* [Stored data entries]:
====

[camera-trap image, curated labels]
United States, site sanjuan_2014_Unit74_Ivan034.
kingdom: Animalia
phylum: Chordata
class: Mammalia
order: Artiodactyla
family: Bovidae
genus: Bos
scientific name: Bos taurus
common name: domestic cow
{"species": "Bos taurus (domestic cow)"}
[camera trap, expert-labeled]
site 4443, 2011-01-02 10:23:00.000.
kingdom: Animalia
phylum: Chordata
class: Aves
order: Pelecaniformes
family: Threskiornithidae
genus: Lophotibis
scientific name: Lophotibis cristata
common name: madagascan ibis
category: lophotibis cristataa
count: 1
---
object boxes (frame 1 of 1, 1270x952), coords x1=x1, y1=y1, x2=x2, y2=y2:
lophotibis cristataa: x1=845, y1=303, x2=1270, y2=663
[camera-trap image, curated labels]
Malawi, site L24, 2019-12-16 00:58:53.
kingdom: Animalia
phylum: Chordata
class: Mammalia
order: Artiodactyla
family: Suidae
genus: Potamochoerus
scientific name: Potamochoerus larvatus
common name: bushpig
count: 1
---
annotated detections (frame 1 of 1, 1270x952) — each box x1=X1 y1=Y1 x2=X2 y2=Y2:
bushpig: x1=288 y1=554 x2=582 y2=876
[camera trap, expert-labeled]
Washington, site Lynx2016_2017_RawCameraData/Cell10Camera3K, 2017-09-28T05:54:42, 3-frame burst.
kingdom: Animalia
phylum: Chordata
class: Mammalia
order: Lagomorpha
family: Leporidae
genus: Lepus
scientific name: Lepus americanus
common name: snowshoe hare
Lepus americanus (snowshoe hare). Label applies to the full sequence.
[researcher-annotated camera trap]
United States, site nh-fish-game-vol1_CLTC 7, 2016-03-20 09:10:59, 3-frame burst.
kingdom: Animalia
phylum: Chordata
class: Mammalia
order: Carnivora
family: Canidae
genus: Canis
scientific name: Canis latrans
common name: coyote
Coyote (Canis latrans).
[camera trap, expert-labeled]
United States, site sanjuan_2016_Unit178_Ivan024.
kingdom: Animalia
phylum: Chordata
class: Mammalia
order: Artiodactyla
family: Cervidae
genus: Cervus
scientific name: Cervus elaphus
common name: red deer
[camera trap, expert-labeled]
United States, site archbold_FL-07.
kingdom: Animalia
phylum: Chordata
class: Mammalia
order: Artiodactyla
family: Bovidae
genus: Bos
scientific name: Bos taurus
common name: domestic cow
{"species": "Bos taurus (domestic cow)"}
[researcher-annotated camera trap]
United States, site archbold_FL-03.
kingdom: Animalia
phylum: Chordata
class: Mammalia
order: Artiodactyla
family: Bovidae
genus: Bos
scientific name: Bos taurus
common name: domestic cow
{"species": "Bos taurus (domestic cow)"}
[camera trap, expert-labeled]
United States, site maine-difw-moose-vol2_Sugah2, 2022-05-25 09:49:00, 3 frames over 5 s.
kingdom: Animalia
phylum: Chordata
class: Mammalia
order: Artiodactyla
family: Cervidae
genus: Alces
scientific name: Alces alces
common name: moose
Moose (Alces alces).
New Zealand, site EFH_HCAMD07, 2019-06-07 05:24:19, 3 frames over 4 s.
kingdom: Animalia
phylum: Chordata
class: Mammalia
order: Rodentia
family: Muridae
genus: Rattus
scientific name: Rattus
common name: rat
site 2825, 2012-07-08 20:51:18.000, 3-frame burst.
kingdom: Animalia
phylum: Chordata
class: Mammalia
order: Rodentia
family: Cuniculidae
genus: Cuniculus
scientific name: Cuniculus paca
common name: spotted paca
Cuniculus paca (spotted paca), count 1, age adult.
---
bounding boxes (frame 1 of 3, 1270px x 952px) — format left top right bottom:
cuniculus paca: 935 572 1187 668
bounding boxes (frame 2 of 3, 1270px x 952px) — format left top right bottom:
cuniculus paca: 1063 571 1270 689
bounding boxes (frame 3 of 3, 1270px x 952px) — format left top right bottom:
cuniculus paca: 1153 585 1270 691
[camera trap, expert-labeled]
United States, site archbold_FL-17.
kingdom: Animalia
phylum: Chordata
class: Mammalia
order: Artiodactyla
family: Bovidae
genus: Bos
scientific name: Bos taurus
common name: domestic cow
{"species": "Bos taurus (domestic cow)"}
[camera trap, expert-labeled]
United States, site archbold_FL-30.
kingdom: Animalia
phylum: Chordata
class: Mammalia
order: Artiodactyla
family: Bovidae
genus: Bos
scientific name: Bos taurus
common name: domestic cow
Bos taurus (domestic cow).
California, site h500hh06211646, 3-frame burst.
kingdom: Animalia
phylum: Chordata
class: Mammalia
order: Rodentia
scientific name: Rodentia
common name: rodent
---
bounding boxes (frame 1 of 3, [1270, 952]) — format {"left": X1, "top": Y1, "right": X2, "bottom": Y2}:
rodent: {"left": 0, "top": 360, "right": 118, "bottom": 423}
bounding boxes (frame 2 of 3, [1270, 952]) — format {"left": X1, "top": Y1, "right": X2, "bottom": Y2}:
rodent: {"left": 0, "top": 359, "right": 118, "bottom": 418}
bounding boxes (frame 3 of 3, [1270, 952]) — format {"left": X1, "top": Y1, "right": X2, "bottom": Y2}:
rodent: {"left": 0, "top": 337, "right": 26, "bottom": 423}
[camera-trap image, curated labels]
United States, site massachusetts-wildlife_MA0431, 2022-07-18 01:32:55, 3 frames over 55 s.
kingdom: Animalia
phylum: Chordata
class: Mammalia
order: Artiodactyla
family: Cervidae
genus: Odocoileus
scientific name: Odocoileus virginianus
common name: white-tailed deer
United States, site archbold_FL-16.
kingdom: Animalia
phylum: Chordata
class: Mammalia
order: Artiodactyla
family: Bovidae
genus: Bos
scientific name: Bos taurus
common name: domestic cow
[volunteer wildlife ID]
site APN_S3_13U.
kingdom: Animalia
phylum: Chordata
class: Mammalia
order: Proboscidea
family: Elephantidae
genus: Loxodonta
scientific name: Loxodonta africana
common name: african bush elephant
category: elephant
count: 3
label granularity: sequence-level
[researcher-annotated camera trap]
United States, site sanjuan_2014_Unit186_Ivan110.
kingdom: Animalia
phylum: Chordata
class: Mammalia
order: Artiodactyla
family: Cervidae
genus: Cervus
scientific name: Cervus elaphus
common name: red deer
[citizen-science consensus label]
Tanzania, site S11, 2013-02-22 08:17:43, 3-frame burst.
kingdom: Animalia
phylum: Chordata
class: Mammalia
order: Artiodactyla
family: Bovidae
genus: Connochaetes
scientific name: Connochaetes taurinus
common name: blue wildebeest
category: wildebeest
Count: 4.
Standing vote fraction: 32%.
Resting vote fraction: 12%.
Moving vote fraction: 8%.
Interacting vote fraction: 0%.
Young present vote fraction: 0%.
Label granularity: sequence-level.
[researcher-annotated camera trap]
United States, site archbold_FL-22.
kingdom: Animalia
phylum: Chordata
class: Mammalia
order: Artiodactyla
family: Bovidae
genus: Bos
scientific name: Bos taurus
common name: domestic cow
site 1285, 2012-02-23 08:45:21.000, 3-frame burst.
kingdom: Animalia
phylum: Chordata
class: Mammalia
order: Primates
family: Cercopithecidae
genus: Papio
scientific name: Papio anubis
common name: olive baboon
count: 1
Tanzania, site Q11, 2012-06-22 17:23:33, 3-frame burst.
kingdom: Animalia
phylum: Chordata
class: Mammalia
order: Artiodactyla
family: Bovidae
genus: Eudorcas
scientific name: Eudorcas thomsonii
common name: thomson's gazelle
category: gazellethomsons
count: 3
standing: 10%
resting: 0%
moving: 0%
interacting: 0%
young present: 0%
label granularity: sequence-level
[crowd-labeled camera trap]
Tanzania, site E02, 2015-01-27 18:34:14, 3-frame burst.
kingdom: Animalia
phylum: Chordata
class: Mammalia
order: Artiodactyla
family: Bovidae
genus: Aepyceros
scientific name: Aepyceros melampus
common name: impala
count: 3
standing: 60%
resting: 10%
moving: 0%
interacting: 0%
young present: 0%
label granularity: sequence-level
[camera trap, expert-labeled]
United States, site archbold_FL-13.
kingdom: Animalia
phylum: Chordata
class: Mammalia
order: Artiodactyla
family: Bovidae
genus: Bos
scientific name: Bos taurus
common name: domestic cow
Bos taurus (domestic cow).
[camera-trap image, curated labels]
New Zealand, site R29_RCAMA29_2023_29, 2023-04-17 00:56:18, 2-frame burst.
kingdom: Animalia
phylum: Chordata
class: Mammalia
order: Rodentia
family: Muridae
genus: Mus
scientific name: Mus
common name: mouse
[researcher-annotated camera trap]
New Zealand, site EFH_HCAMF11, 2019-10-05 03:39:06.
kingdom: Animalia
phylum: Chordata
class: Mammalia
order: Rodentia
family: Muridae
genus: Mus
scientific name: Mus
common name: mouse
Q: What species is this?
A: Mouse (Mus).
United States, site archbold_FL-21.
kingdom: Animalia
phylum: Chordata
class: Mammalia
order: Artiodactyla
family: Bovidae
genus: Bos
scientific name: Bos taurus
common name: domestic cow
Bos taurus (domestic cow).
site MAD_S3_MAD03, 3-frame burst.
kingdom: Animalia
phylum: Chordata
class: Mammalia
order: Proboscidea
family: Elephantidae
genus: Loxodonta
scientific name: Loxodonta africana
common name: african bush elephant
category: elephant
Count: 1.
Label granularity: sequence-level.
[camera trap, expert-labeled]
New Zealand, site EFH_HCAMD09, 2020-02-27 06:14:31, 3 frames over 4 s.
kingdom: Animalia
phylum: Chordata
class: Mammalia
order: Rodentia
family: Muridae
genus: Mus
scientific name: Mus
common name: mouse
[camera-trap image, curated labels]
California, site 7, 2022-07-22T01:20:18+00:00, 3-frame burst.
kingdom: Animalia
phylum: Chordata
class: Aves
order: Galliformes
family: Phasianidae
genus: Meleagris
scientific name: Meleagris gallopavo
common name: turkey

====

* [Directions for this task]:
When a line in the records above contains the word "category", copy it.

* [Output for this exercise]:
category: lophotibis cristataa
category: elephant
category: wildebeest
category: gazellethomsons
category: elephant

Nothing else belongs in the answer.